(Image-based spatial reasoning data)
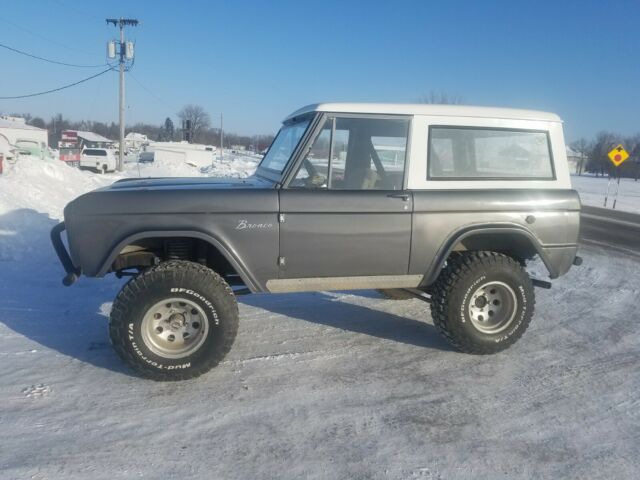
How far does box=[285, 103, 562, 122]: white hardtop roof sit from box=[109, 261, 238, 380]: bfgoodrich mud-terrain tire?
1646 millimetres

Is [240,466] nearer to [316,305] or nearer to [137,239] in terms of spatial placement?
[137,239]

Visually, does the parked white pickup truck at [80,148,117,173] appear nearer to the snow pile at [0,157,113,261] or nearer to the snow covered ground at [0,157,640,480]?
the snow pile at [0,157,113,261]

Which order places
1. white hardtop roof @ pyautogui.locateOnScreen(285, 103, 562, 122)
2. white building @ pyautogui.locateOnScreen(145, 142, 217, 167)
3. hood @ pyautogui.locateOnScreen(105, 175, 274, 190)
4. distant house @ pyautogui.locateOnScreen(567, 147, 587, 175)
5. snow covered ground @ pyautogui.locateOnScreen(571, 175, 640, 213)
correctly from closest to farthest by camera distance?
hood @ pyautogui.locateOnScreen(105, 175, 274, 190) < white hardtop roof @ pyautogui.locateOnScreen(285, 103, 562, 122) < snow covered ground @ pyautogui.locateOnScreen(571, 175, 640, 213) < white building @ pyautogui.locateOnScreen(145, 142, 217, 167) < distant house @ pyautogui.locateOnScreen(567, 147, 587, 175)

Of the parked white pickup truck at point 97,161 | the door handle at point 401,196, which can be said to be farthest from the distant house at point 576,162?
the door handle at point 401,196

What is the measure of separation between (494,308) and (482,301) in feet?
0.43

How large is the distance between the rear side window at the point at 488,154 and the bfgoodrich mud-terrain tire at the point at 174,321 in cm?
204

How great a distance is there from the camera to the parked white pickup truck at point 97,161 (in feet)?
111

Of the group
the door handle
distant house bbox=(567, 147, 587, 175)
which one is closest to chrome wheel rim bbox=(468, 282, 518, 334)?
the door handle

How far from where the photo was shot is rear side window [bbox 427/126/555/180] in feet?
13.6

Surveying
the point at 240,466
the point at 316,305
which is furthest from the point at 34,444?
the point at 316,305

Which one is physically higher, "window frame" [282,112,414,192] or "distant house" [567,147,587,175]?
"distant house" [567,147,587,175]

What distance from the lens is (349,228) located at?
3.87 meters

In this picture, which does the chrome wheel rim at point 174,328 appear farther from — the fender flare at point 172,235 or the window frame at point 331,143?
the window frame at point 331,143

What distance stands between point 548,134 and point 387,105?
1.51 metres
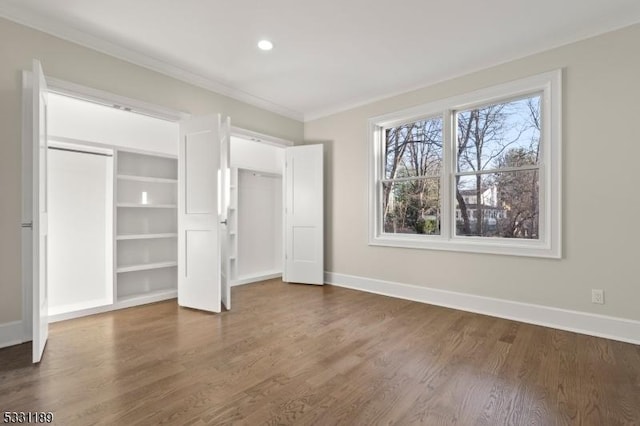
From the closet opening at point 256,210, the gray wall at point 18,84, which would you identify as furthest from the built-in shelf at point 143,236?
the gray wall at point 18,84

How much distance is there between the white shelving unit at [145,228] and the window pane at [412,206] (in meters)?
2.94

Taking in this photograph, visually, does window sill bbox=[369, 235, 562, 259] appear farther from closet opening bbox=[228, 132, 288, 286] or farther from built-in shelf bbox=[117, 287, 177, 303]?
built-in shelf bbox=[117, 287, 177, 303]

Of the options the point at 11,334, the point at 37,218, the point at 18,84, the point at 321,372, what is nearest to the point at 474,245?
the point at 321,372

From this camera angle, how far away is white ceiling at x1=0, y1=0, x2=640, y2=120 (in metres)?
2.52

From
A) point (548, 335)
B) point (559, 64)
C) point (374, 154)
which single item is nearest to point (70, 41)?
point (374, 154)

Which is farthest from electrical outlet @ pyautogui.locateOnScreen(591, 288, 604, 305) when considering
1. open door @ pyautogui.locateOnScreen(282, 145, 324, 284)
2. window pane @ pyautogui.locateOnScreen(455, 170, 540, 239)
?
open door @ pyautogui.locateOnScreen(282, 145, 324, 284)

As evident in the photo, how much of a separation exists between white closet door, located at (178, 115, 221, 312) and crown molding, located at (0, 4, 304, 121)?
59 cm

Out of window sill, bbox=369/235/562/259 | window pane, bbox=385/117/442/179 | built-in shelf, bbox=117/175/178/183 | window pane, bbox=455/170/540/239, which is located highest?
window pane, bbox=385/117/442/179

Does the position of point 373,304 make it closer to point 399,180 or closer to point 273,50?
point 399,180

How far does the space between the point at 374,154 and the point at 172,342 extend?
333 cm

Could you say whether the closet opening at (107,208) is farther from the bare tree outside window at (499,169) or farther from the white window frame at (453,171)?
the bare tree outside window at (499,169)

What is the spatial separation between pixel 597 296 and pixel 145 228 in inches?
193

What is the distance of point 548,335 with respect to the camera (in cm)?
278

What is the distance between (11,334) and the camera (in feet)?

What you are asked to do =
Leave the pictures out, and print every line of the listing exactly as written.

Expected answer =
How far does box=[285, 103, 562, 122]: white hardtop roof sit from box=[109, 261, 238, 380]: bfgoodrich mud-terrain tire?
1646 millimetres

Is [240,466] nearer to [316,305] or nearer to [137,239] in terms of spatial placement?
[137,239]

Visually, does the parked white pickup truck at [80,148,117,173] appear nearer to the snow pile at [0,157,113,261] or nearer to the snow covered ground at [0,157,640,480]?
the snow pile at [0,157,113,261]

Which order places
1. white hardtop roof @ pyautogui.locateOnScreen(285, 103, 562, 122)
2. white building @ pyautogui.locateOnScreen(145, 142, 217, 167)
3. hood @ pyautogui.locateOnScreen(105, 175, 274, 190)
4. distant house @ pyautogui.locateOnScreen(567, 147, 587, 175)
5. snow covered ground @ pyautogui.locateOnScreen(571, 175, 640, 213)
correctly from closest to farthest by camera distance?
hood @ pyautogui.locateOnScreen(105, 175, 274, 190) < white hardtop roof @ pyautogui.locateOnScreen(285, 103, 562, 122) < snow covered ground @ pyautogui.locateOnScreen(571, 175, 640, 213) < white building @ pyautogui.locateOnScreen(145, 142, 217, 167) < distant house @ pyautogui.locateOnScreen(567, 147, 587, 175)

Of the parked white pickup truck at point 97,161 | the door handle at point 401,196, which can be said to be farthest from the distant house at point 576,162?
the door handle at point 401,196

What is the measure of separation between (494,308) and (482,301) in feet?
0.43

How large is the distance between the rear side window at the point at 488,154 and the bfgoodrich mud-terrain tire at the point at 174,321 in cm?
204

How great a distance is there from the camera to the parked white pickup truck at point 97,161 (in feet)?
111

Of the group
the door handle
distant house bbox=(567, 147, 587, 175)
which one is closest to chrome wheel rim bbox=(468, 282, 518, 334)?
the door handle

How far from where the photo was shot is rear side window [bbox 427/126/555/180] in feet?
13.6

Surveying
the point at 240,466
the point at 316,305
which is furthest from the point at 34,444?
the point at 316,305

Which one is physically higher, "window frame" [282,112,414,192] or "distant house" [567,147,587,175]?
"distant house" [567,147,587,175]

What distance from the lens is (349,228) located at?
3.87 meters

In this picture, which does the chrome wheel rim at point 174,328 appear farther from — the fender flare at point 172,235 or the window frame at point 331,143?
the window frame at point 331,143

What distance stands between point 548,134 and point 387,105?
1.51 metres
From the closet opening at point 256,210, the gray wall at point 18,84, which would you identify as furthest from the built-in shelf at point 143,236?
the gray wall at point 18,84

How much distance is there between the white shelving unit at [145,228] and the window pane at [412,206] (in meters)?
2.94

Taking in this photograph, visually, does window sill bbox=[369, 235, 562, 259] appear farther from closet opening bbox=[228, 132, 288, 286] or farther from built-in shelf bbox=[117, 287, 177, 303]?
built-in shelf bbox=[117, 287, 177, 303]

Of the options the point at 11,334, the point at 37,218, the point at 18,84, the point at 321,372, what is nearest to the point at 474,245?
the point at 321,372

From this camera angle, how far away is white ceiling at x1=0, y1=0, x2=640, y2=120 (in metres)?
2.52

From
A) point (548, 335)
B) point (559, 64)
C) point (374, 154)
which single item is nearest to point (70, 41)?
point (374, 154)

Which is farthest from electrical outlet @ pyautogui.locateOnScreen(591, 288, 604, 305) when considering
1. open door @ pyautogui.locateOnScreen(282, 145, 324, 284)
2. window pane @ pyautogui.locateOnScreen(455, 170, 540, 239)
?
open door @ pyautogui.locateOnScreen(282, 145, 324, 284)

As evident in the photo, how much of a separation exists between white closet door, located at (178, 115, 221, 312) and crown molding, located at (0, 4, 304, 121)?
59 cm

Out of window sill, bbox=369/235/562/259 | window pane, bbox=385/117/442/179 | built-in shelf, bbox=117/175/178/183 | window pane, bbox=455/170/540/239, which is located highest?
window pane, bbox=385/117/442/179

Does the position of point 373,304 make it closer to point 399,180 or closer to point 273,50?
point 399,180

How far does the space between the point at 374,154 and the point at 172,342 extend?
333 cm

Could you say whether the closet opening at (107,208) is farther from the bare tree outside window at (499,169) or farther from the white window frame at (453,171)?
the bare tree outside window at (499,169)

What is the spatial separation between pixel 597 296 and pixel 145 228 in inches?
193

What is the distance of point 548,335 with respect to the camera (in cm)?
278

What is the distance between (11,334) and the camera (in feet)?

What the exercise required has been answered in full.